If, however, Menzies was not entitled to credit for Australian achievements he was to be squarely blamed, by Horne and other intellectuals, for nearly every Australian failure: our mediocre artistic life, Anglophobia, White Australia policy, racism, cultural cringe, provincialism and ineptitude in Asia.

Here is the first refuge of Australia's intellectual life: that leaders have little to do with national enhancement but everything to do with national debasement. Rarely has this belief been advanced so ferociously for so long as during the Howard era.

But Horne had a deeper worry: that the Australian people would not pass muster, that they might be too dull, weak and provincial to rise to future challenges. After all, you had to be pessimistic about a public that kept re-electing Menzies. For Horne, Australia was a nation that seemed "to have lost both its sense of a past and its sense of a future". For Australia, the question remained: Could it surmount its own hopelessness?

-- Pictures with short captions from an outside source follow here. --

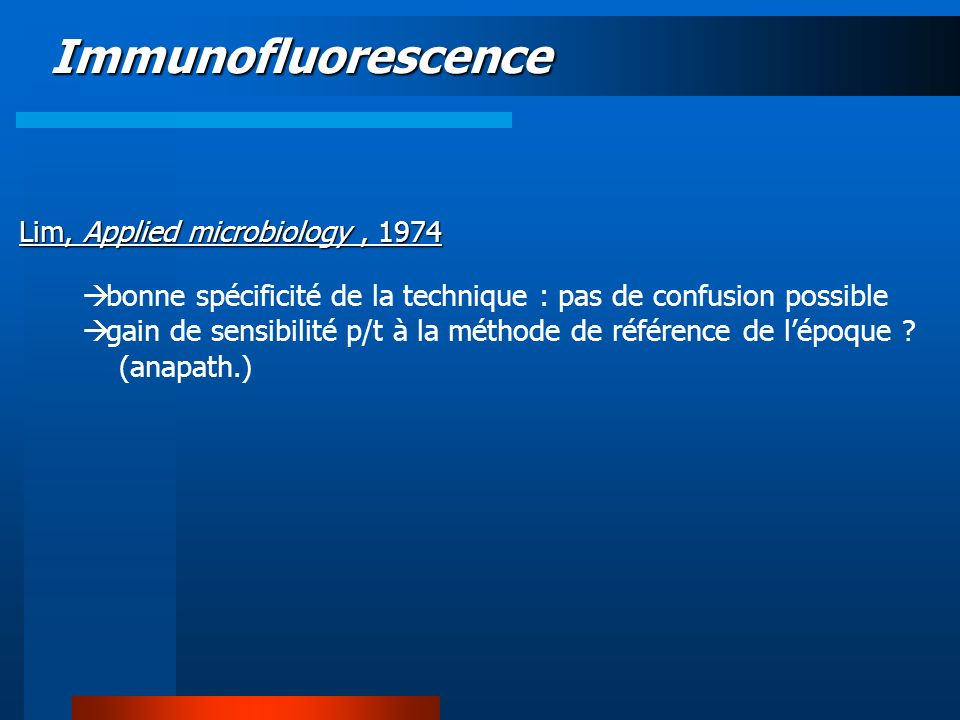Immunofluorescence Lim, Applied microbiology, 1974 bonne spécificité de la technique : pas de confusion possible gain de sensibilité p/t à la méthode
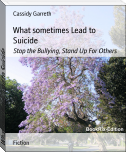 What sometimes Lead to Suicide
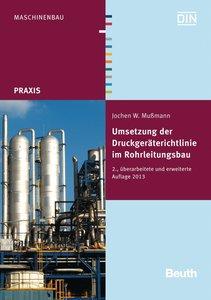 Umsetzung der Druckgeräterichtlinie im Rohrleitungsbau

In the final chapter of The Lucky Country, which was first published in 1964, Horne warned that unless Australia's outlook changed fundamentally then "the present kind of Australia will go under anyway". He was an alarmist on what he saw as the two great national tests that "cannot possibly be evaded": managing Asia and staying prosperous. These were the cardinal issues of foreign and economic policy.

Horne was sceptical about managing Asia, fearing Australia "might be overwhelmed whatever it does". And he was sure that Australians would fail the economic prosperity test: "The answer to the question, 'Can we keep our standards of prosperity and our present way of life?' or to put it more bluntly, 'Can the racket last?' appears to be NO."

But he was wrong on both counts. From the 1980s a new generation of Australian political leaders, inheritors of Horne's second-rate tag, emerged and proved to be embarrassingly first-rate. This was the generation of Bob Hawke, Keating and Howard. They delivered the longest prosperity expansion in our history and they delivered in Asia. Their success confounded Horne's pessimism and demolished much of the theory of political leadership held by the intellectual class.

Of course, it is hard to categorise Australia's intellectual class because, in essence, it defies categorisation. What is easier to categorise, however, is that distinct group of public intellectuals who write for a wide audience, aspire to shape public opinion, attack Howard for his sins and lament the collapsing standards and morality of our political leaders.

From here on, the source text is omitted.